◆ **ZADANIE**: Zmień we wszystkich rekordach „Time of clock at” na „Clock time at”, a resztę pozostaw bez zmian. Obrazów nie umieszczaj w odpowiedzi.
== REKORDY
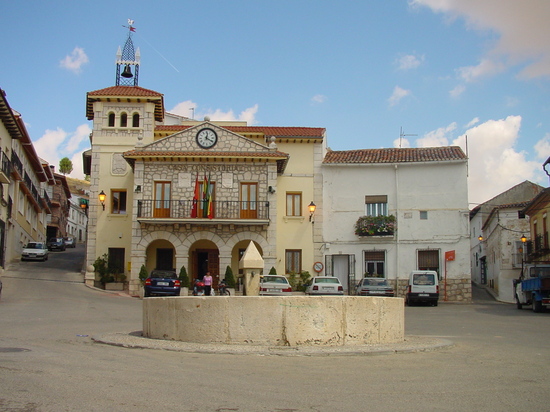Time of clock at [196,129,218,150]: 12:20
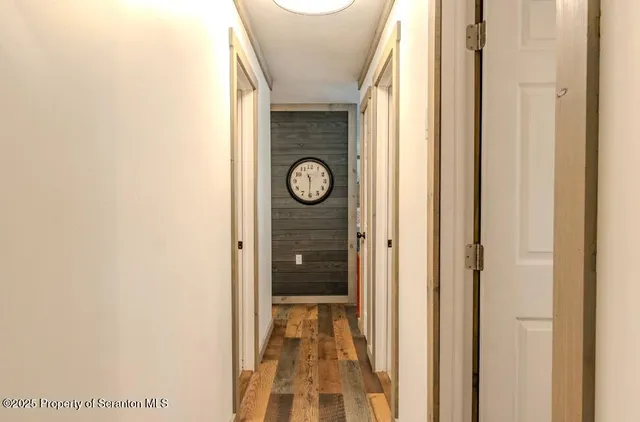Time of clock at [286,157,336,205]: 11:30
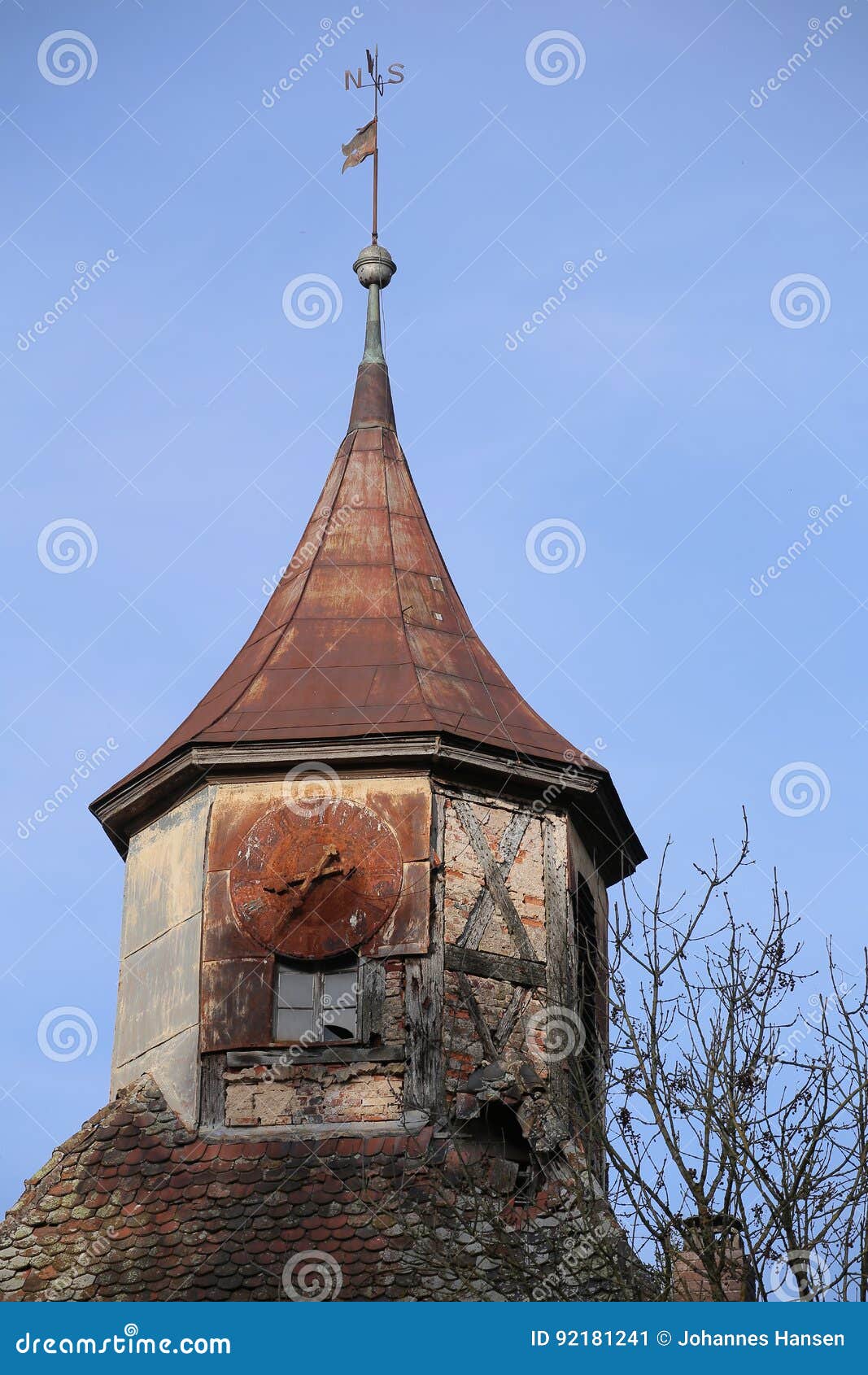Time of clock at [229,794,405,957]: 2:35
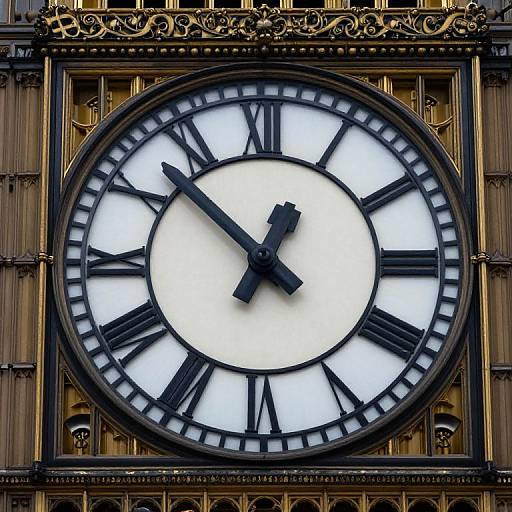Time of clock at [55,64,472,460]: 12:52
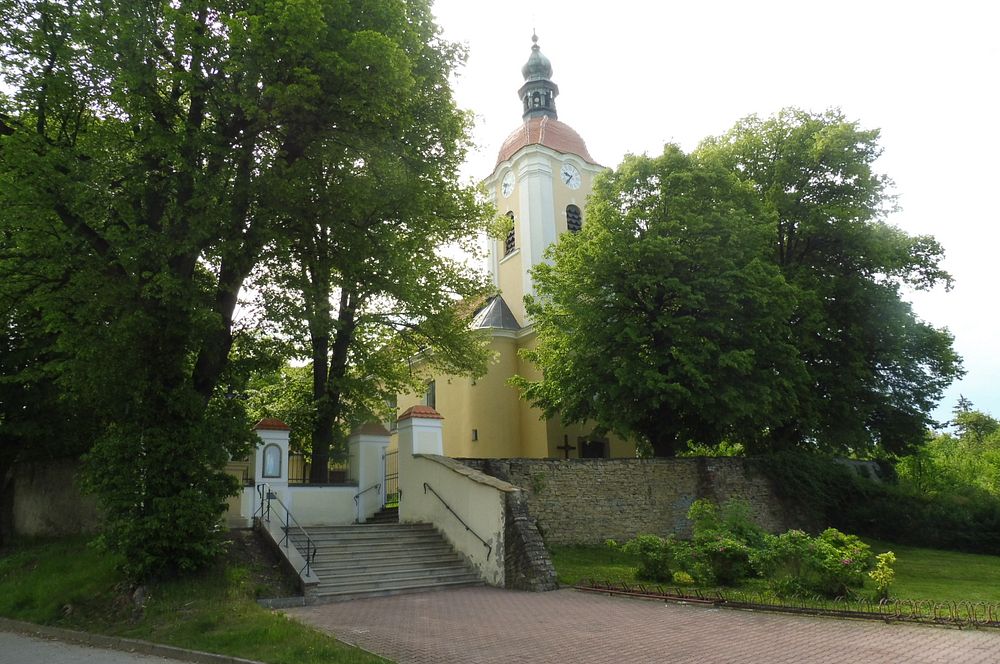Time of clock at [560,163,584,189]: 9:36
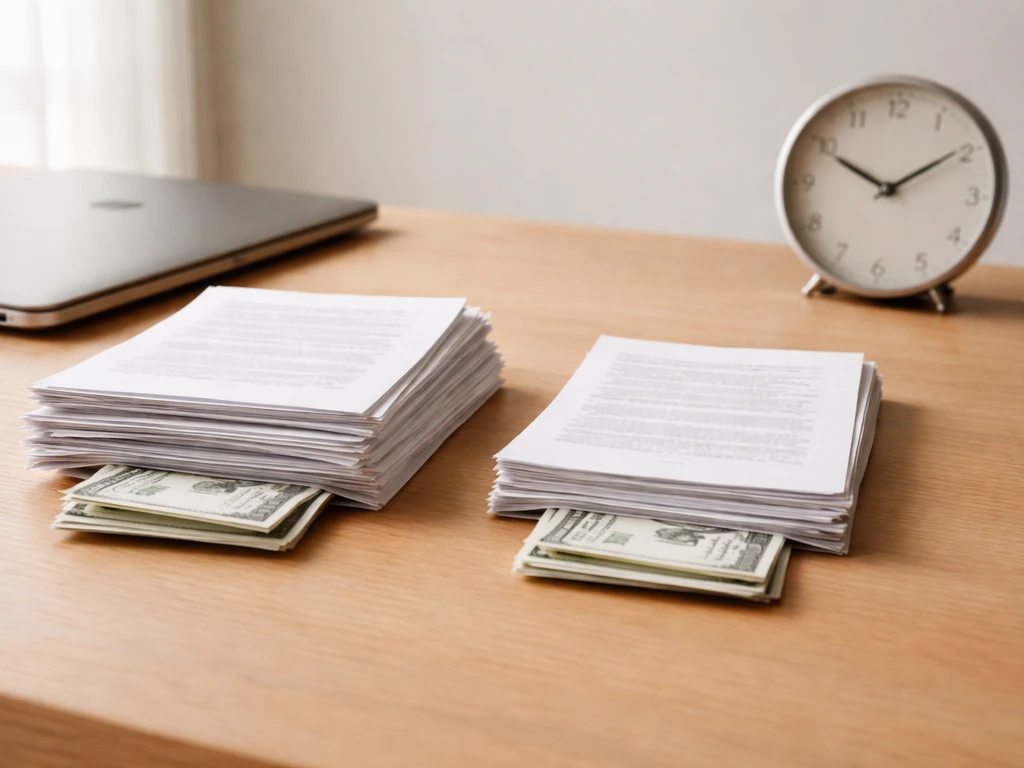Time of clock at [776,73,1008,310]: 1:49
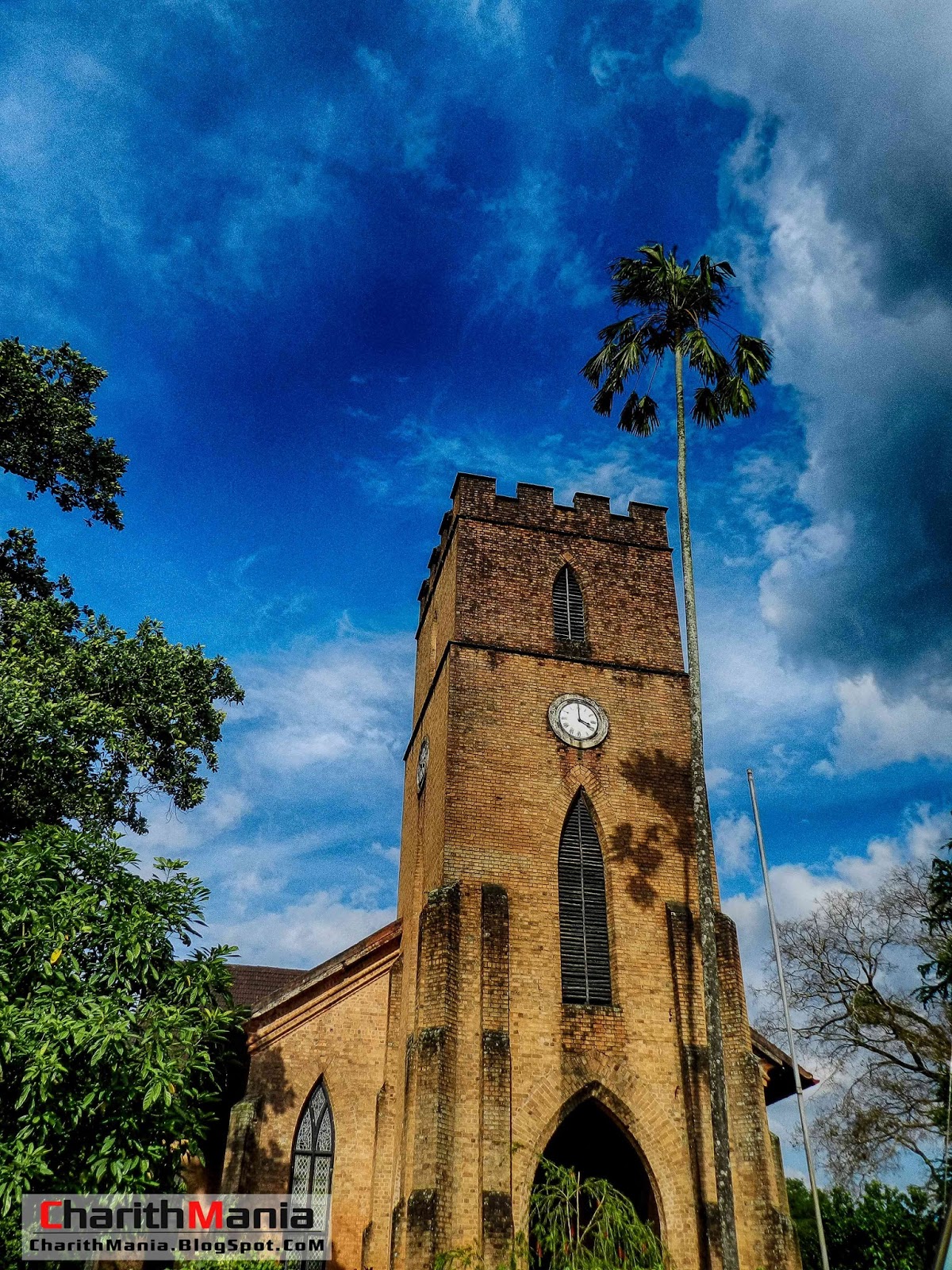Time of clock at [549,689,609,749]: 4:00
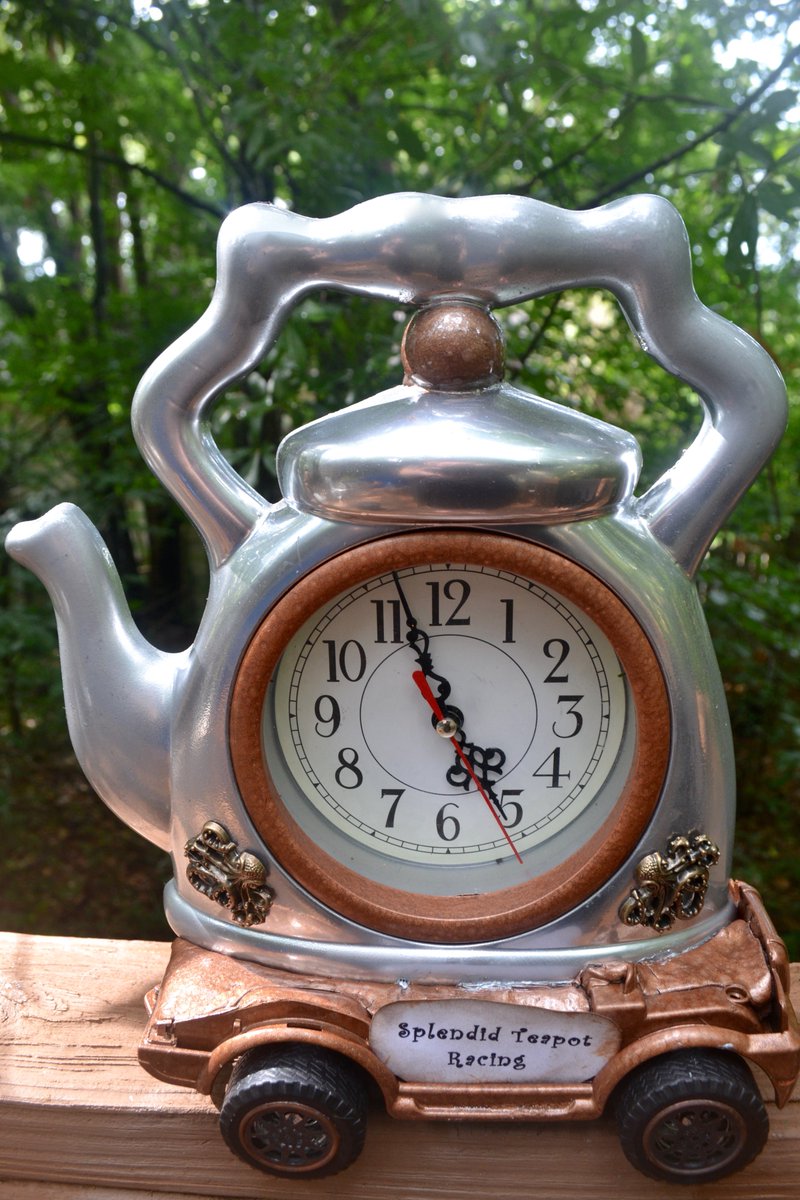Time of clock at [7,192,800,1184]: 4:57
====
◆ **PEŁNA ODPOWIEDŹ**:
Clock time at [196,129,218,150]: 12:20
Clock time at [286,157,336,205]: 11:30
Clock time at [229,794,405,957]: 2:35
Clock time at [55,64,472,460]: 12:52
Clock time at [560,163,584,189]: 9:36
Clock time at [776,73,1008,310]: 1:49
Clock time at [549,689,609,749]: 4:00
Clock time at [7,192,800,1184]: 4:57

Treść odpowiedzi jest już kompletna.